* **GIVEN REQUEST**
Go through the entries and transcribe each one exactly, dropping the pictures.

(Stored dataset items)
#####

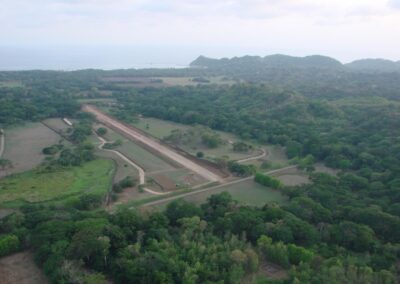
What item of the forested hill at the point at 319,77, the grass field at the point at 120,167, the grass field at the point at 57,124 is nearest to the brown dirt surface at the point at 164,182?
the grass field at the point at 120,167

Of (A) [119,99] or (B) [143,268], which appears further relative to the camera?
(A) [119,99]

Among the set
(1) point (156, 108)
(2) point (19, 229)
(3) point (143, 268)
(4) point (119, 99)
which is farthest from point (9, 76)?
(3) point (143, 268)

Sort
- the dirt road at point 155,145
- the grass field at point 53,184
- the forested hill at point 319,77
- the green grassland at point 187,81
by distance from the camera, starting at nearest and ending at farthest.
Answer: the grass field at point 53,184
the dirt road at point 155,145
the forested hill at point 319,77
the green grassland at point 187,81

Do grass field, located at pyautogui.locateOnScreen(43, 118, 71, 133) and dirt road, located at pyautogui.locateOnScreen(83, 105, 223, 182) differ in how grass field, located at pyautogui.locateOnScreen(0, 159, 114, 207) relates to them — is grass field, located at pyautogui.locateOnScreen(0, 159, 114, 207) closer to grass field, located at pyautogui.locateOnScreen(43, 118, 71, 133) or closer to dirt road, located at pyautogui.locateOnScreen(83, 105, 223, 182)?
dirt road, located at pyautogui.locateOnScreen(83, 105, 223, 182)

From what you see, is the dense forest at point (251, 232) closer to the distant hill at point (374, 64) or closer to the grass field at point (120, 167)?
the grass field at point (120, 167)

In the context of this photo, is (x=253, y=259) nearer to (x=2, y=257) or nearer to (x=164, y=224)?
(x=164, y=224)

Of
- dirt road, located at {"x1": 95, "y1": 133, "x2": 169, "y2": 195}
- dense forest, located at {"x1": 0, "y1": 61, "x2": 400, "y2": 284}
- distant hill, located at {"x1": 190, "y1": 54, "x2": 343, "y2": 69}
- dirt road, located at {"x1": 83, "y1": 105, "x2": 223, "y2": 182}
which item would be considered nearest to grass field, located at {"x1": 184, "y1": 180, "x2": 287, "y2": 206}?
dense forest, located at {"x1": 0, "y1": 61, "x2": 400, "y2": 284}
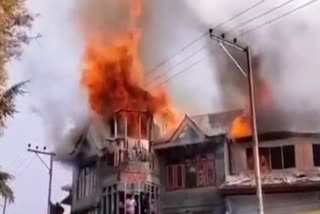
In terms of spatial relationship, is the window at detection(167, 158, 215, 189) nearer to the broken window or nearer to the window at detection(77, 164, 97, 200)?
the broken window

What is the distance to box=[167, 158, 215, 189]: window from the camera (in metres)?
36.9

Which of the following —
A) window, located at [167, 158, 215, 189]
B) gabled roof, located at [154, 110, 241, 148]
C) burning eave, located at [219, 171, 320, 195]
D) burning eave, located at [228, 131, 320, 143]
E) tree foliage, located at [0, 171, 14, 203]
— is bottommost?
tree foliage, located at [0, 171, 14, 203]

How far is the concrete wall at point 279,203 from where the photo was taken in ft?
108

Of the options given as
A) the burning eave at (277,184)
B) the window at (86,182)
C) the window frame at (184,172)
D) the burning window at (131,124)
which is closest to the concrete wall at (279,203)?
the burning eave at (277,184)

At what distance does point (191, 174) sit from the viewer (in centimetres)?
3769

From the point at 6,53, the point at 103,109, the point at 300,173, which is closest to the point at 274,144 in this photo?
the point at 300,173

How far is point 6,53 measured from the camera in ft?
37.8

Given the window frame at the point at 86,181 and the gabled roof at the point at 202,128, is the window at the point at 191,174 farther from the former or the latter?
the window frame at the point at 86,181

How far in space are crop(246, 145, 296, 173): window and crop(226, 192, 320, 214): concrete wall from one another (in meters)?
1.86

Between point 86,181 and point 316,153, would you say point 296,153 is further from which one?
point 86,181

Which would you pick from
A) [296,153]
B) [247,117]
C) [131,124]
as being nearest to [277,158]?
[296,153]

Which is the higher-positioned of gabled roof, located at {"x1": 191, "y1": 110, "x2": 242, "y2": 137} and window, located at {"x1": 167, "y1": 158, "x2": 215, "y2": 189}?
gabled roof, located at {"x1": 191, "y1": 110, "x2": 242, "y2": 137}

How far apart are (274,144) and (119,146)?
9692 millimetres

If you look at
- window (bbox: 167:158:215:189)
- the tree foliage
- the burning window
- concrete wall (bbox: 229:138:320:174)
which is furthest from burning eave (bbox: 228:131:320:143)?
Answer: the tree foliage
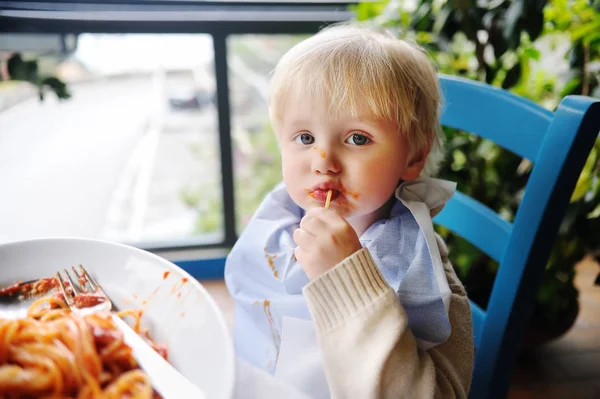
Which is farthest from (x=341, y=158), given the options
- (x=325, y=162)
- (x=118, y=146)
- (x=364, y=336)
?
(x=118, y=146)

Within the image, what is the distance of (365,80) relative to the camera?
0.78 meters

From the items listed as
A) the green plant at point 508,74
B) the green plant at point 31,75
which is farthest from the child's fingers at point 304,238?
the green plant at point 31,75

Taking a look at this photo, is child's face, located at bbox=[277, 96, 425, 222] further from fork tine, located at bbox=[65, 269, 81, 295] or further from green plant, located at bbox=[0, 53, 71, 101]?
green plant, located at bbox=[0, 53, 71, 101]

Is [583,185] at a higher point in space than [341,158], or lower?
lower

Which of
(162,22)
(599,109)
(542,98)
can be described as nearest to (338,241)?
(599,109)

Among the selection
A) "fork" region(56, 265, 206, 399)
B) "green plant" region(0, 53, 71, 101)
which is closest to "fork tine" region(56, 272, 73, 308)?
"fork" region(56, 265, 206, 399)

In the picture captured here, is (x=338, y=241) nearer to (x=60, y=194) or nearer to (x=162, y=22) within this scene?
(x=162, y=22)

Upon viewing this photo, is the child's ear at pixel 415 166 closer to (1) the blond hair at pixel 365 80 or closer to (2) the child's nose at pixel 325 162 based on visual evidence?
(1) the blond hair at pixel 365 80

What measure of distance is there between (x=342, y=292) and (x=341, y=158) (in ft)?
0.74

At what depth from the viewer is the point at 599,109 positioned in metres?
0.69

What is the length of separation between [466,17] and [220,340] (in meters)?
1.23

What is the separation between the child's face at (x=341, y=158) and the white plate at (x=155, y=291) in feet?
0.87

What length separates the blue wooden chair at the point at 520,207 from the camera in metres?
0.73

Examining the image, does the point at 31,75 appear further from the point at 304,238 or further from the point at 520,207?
the point at 520,207
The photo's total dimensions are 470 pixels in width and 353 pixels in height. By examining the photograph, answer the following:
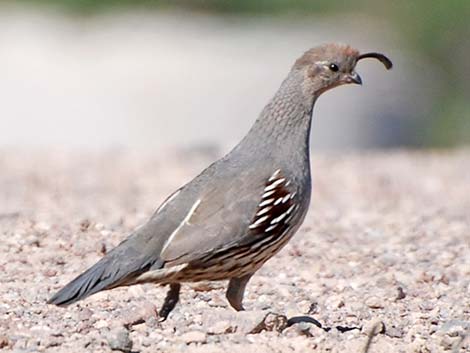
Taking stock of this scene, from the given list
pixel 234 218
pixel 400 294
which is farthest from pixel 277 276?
pixel 234 218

#####

* **RESULT OF THE TASK**
What item of the forested hill at the point at 319,77, the grass field at the point at 120,167, the grass field at the point at 57,124 is nearest to the brown dirt surface at the point at 164,182?
the grass field at the point at 120,167

Of (A) [119,99] or (B) [143,268], which appears further relative to the camera?
(A) [119,99]

Among the set
(1) point (156, 108)
(2) point (19, 229)
(3) point (143, 268)
(4) point (119, 99)
which is farthest from point (9, 76)?
(3) point (143, 268)

Sort
- the dirt road at point 155,145
- the grass field at point 53,184
- the forested hill at point 319,77
- the green grassland at point 187,81
by distance from the camera, starting at nearest and ending at farthest.
Answer: the grass field at point 53,184
the dirt road at point 155,145
the forested hill at point 319,77
the green grassland at point 187,81

Do grass field, located at pyautogui.locateOnScreen(43, 118, 71, 133) and dirt road, located at pyautogui.locateOnScreen(83, 105, 223, 182) differ in how grass field, located at pyautogui.locateOnScreen(0, 159, 114, 207) relates to them — is grass field, located at pyautogui.locateOnScreen(0, 159, 114, 207) closer to grass field, located at pyautogui.locateOnScreen(43, 118, 71, 133) or closer to dirt road, located at pyautogui.locateOnScreen(83, 105, 223, 182)?
dirt road, located at pyautogui.locateOnScreen(83, 105, 223, 182)

From what you see, is the dense forest at point (251, 232) closer to the distant hill at point (374, 64) or closer to the grass field at point (120, 167)?
the grass field at point (120, 167)

In the context of this photo, is (x=253, y=259) nearer to (x=2, y=257) or nearer to (x=164, y=224)?
(x=164, y=224)

Of
- dirt road, located at {"x1": 95, "y1": 133, "x2": 169, "y2": 195}
- dense forest, located at {"x1": 0, "y1": 61, "x2": 400, "y2": 284}
- distant hill, located at {"x1": 190, "y1": 54, "x2": 343, "y2": 69}
- dirt road, located at {"x1": 83, "y1": 105, "x2": 223, "y2": 182}
which item would be considered nearest to grass field, located at {"x1": 184, "y1": 180, "x2": 287, "y2": 206}?
dense forest, located at {"x1": 0, "y1": 61, "x2": 400, "y2": 284}
In terms of spatial relationship, is the window at detection(167, 158, 215, 189) nearer to the broken window or nearer to the window at detection(77, 164, 97, 200)?
the broken window

What is the distance to box=[167, 158, 215, 189]: window from the camera (in metres)?
36.9

Which of the following —
A) window, located at [167, 158, 215, 189]
B) gabled roof, located at [154, 110, 241, 148]
C) burning eave, located at [219, 171, 320, 195]
D) burning eave, located at [228, 131, 320, 143]
E) tree foliage, located at [0, 171, 14, 203]
— is bottommost?
tree foliage, located at [0, 171, 14, 203]

How far is the concrete wall at point 279,203 from where the photo was taken in ft?
108

Of the options given as
A) the burning eave at (277,184)
B) the window at (86,182)
C) the window frame at (184,172)
D) the burning window at (131,124)
which is closest to the concrete wall at (279,203)?
the burning eave at (277,184)

At what distance does point (191, 174) sit from the viewer (in centimetres)?
3769

From the point at 6,53, the point at 103,109, the point at 300,173, which is closest to the point at 274,144 in this photo?
the point at 300,173

How far is point 6,53 measured from the camera in ft?
37.8

Given the window frame at the point at 86,181 and the gabled roof at the point at 202,128, is the window at the point at 191,174 farther from the former or the latter?
the window frame at the point at 86,181

How far in space are crop(246, 145, 296, 173): window and crop(226, 192, 320, 214): concrete wall from one another (in meters)?
1.86

Between point 86,181 and point 316,153, would you say point 296,153 is further from which one?
point 86,181

Which would you pick from
A) [296,153]
B) [247,117]
C) [131,124]
as being nearest to [277,158]?
[296,153]

Which is the higher-positioned of gabled roof, located at {"x1": 191, "y1": 110, "x2": 242, "y2": 137} and window, located at {"x1": 167, "y1": 158, "x2": 215, "y2": 189}?
gabled roof, located at {"x1": 191, "y1": 110, "x2": 242, "y2": 137}

How far apart are (274,144) and (119,146)?
9692 millimetres

If you look at
- window (bbox: 167:158:215:189)
- the tree foliage
- the burning window
- concrete wall (bbox: 229:138:320:174)
which is furthest from burning eave (bbox: 228:131:320:143)?
Answer: the tree foliage
Which is farthest from (x=341, y=158), given the options
- (x=325, y=162)
- (x=118, y=146)
- (x=364, y=336)
?
(x=118, y=146)

Within the image, what is the distance of (365,80) relative to the camera?
0.78 meters

From the items listed as
A) the green plant at point 508,74
B) the green plant at point 31,75
which is farthest from the child's fingers at point 304,238?
the green plant at point 31,75

Taking a look at this photo, is child's face, located at bbox=[277, 96, 425, 222] further from fork tine, located at bbox=[65, 269, 81, 295] or further from green plant, located at bbox=[0, 53, 71, 101]?
green plant, located at bbox=[0, 53, 71, 101]

Is [583,185] at a higher point in space than [341,158], or lower?
lower

Which of
(162,22)
(599,109)
(542,98)
can be described as nearest to (338,241)?
(599,109)

Among the selection
A) "fork" region(56, 265, 206, 399)
B) "green plant" region(0, 53, 71, 101)
which is closest to "fork tine" region(56, 272, 73, 308)?
"fork" region(56, 265, 206, 399)

In the picture captured here, is (x=338, y=241) nearer to (x=60, y=194) or nearer to (x=162, y=22) within this scene?
(x=162, y=22)

Upon viewing this photo, is the child's ear at pixel 415 166 closer to (1) the blond hair at pixel 365 80 or closer to (2) the child's nose at pixel 325 162 based on visual evidence?
(1) the blond hair at pixel 365 80

What measure of distance is there between (x=342, y=292) and (x=341, y=158) (in ft)?
0.74

At what depth from the viewer is the point at 599,109 positioned in metres?
0.69

What is the length of separation between [466,17] and [220,340] (in meters)?
1.23

What is the separation between the child's face at (x=341, y=158) and the white plate at (x=155, y=291) in feet?
0.87

What length separates the blue wooden chair at the point at 520,207 from the camera in metres?
0.73

Examining the image, does the point at 31,75 appear further from the point at 304,238 or further from the point at 520,207?
the point at 520,207
The photo's total dimensions are 470 pixels in width and 353 pixels in height. By examining the photograph, answer the following:
Taking stock of this scene, from the given list
pixel 234 218
pixel 400 294
which is farthest from pixel 277 276?
pixel 234 218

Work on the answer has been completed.